[Your instructions]:
Output the data below in full, character for character.

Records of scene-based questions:
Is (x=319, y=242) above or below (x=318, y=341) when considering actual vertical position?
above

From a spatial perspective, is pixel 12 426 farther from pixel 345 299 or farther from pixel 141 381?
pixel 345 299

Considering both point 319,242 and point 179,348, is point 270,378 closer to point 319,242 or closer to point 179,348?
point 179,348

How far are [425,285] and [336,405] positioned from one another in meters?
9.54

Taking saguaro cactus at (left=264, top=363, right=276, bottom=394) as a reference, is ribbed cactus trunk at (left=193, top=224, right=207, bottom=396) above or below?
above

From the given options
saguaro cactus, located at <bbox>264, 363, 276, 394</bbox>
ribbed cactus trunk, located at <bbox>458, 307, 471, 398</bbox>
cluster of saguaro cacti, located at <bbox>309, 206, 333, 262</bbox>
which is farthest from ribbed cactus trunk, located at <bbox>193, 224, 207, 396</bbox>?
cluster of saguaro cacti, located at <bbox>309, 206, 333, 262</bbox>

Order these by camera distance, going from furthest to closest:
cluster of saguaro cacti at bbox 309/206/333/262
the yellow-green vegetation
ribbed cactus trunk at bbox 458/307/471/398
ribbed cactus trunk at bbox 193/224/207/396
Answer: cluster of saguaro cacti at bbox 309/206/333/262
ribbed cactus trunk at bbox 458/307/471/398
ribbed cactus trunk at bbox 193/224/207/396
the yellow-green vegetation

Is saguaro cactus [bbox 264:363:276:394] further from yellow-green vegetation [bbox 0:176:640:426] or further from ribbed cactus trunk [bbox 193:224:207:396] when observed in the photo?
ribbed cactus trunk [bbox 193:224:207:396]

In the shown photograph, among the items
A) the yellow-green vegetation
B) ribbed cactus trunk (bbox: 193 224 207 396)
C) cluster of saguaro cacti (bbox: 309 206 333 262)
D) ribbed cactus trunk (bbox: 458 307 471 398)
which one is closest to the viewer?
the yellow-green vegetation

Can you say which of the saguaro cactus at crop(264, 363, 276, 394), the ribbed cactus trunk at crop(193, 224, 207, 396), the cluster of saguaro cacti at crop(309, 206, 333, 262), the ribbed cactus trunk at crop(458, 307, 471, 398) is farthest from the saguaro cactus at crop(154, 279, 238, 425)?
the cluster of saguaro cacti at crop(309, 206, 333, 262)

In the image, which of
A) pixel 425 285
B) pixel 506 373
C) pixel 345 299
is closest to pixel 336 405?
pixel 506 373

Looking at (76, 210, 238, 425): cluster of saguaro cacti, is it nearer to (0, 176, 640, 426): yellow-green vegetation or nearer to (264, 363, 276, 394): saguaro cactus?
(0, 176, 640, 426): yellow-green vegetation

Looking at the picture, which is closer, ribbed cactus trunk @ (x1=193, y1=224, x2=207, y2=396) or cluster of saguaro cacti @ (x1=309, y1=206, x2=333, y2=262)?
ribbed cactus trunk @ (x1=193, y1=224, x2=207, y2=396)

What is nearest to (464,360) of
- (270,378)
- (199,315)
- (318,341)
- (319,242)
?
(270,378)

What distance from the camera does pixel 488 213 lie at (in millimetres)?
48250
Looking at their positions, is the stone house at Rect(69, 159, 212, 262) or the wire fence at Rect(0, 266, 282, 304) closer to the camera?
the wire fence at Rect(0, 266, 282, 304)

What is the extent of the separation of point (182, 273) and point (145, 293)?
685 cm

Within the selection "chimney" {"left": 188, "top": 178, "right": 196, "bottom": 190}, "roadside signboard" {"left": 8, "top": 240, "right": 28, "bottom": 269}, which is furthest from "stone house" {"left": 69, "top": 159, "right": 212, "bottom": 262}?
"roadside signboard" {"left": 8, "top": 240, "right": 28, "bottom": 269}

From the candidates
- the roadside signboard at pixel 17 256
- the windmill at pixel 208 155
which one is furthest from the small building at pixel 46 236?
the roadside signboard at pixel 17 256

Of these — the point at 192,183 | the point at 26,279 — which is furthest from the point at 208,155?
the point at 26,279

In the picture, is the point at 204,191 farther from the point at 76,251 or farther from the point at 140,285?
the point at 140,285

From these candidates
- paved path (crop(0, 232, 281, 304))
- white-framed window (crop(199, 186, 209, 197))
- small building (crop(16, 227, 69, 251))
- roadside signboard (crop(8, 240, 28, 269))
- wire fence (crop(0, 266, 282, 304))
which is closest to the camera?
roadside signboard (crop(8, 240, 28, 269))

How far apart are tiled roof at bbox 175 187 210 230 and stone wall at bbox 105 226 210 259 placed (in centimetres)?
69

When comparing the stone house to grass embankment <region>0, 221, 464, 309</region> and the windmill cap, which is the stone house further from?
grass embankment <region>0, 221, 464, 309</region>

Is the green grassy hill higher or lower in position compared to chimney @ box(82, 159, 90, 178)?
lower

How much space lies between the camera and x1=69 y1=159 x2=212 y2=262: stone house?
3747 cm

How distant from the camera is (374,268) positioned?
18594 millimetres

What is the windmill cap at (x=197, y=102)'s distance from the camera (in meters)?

[Correct output]:
Is (x=319, y=242) above or below (x=318, y=341) when considering actual vertical position?
above

From a spatial perspective, is pixel 12 426 farther from pixel 345 299 or farther from pixel 141 381?
pixel 345 299

Considering both point 319,242 and point 179,348, is point 270,378 closer to point 319,242 or closer to point 179,348?
point 179,348

How far are [425,285] and [336,405] positioned from one another in meters?
9.54

Taking saguaro cactus at (left=264, top=363, right=276, bottom=394) as a reference, is ribbed cactus trunk at (left=193, top=224, right=207, bottom=396) above or below?
above

From the given options
saguaro cactus, located at <bbox>264, 363, 276, 394</bbox>
ribbed cactus trunk, located at <bbox>458, 307, 471, 398</bbox>
cluster of saguaro cacti, located at <bbox>309, 206, 333, 262</bbox>
which is farthest from ribbed cactus trunk, located at <bbox>193, 224, 207, 396</bbox>?
cluster of saguaro cacti, located at <bbox>309, 206, 333, 262</bbox>

Order these by camera distance, going from furthest to closest:
cluster of saguaro cacti at bbox 309/206/333/262
the yellow-green vegetation
ribbed cactus trunk at bbox 458/307/471/398
ribbed cactus trunk at bbox 193/224/207/396
Answer: cluster of saguaro cacti at bbox 309/206/333/262
ribbed cactus trunk at bbox 458/307/471/398
ribbed cactus trunk at bbox 193/224/207/396
the yellow-green vegetation

Is saguaro cactus [bbox 264:363:276:394] further from yellow-green vegetation [bbox 0:176:640:426] or further from ribbed cactus trunk [bbox 193:224:207:396] when observed in the photo?
ribbed cactus trunk [bbox 193:224:207:396]

In the shown photograph, among the items
A) the yellow-green vegetation
B) ribbed cactus trunk (bbox: 193 224 207 396)
C) cluster of saguaro cacti (bbox: 309 206 333 262)
D) ribbed cactus trunk (bbox: 458 307 471 398)
which one is closest to the viewer?
the yellow-green vegetation

Can you say which of the saguaro cactus at crop(264, 363, 276, 394), the ribbed cactus trunk at crop(193, 224, 207, 396), the cluster of saguaro cacti at crop(309, 206, 333, 262), the ribbed cactus trunk at crop(458, 307, 471, 398) is farthest from the saguaro cactus at crop(154, 279, 238, 425)?
the cluster of saguaro cacti at crop(309, 206, 333, 262)

In the image, which of
A) pixel 425 285
B) pixel 506 373
C) pixel 345 299
is closest to pixel 336 405?
pixel 506 373

Looking at (76, 210, 238, 425): cluster of saguaro cacti, is it nearer to (0, 176, 640, 426): yellow-green vegetation or nearer to (264, 363, 276, 394): saguaro cactus?
(0, 176, 640, 426): yellow-green vegetation

Looking at the picture, which is closer, ribbed cactus trunk @ (x1=193, y1=224, x2=207, y2=396) or cluster of saguaro cacti @ (x1=309, y1=206, x2=333, y2=262)?
ribbed cactus trunk @ (x1=193, y1=224, x2=207, y2=396)

What is nearest to (464,360) of
- (270,378)
- (199,315)
- (318,341)
- (319,242)
?
(270,378)

What distance from the camera does pixel 488 213 lie at (in millimetres)?
48250
Looking at their positions, is the stone house at Rect(69, 159, 212, 262) or the wire fence at Rect(0, 266, 282, 304) closer to the camera?
the wire fence at Rect(0, 266, 282, 304)

What is the extent of the separation of point (182, 273) and point (145, 293)?
685 cm

Within the selection "chimney" {"left": 188, "top": 178, "right": 196, "bottom": 190}, "roadside signboard" {"left": 8, "top": 240, "right": 28, "bottom": 269}, which is furthest from "stone house" {"left": 69, "top": 159, "right": 212, "bottom": 262}?
"roadside signboard" {"left": 8, "top": 240, "right": 28, "bottom": 269}

From the candidates
- the roadside signboard at pixel 17 256
- the windmill at pixel 208 155
which one is furthest from the small building at pixel 46 236?
the roadside signboard at pixel 17 256

Of these — the point at 192,183 | the point at 26,279 — which is furthest from the point at 208,155?
the point at 26,279

In the picture, is the point at 204,191 farther from the point at 76,251 or farther from the point at 140,285?
the point at 140,285

From these candidates
- paved path (crop(0, 232, 281, 304))
- white-framed window (crop(199, 186, 209, 197))
- small building (crop(16, 227, 69, 251))
- roadside signboard (crop(8, 240, 28, 269))
- wire fence (crop(0, 266, 282, 304))
which is closest to the camera?
roadside signboard (crop(8, 240, 28, 269))

How far apart are tiled roof at bbox 175 187 210 230 and stone wall at bbox 105 226 210 259 placed (in centimetres)?
69

When comparing the stone house to grass embankment <region>0, 221, 464, 309</region> and the windmill cap, which is the stone house further from?
grass embankment <region>0, 221, 464, 309</region>

Is the green grassy hill higher or lower in position compared to chimney @ box(82, 159, 90, 178)?
lower

How much space lies between the camera and x1=69 y1=159 x2=212 y2=262: stone house?
3747 cm

How distant from the camera is (374,268) positioned?
18594 millimetres

What is the windmill cap at (x=197, y=102)'s distance from the camera (in meters)?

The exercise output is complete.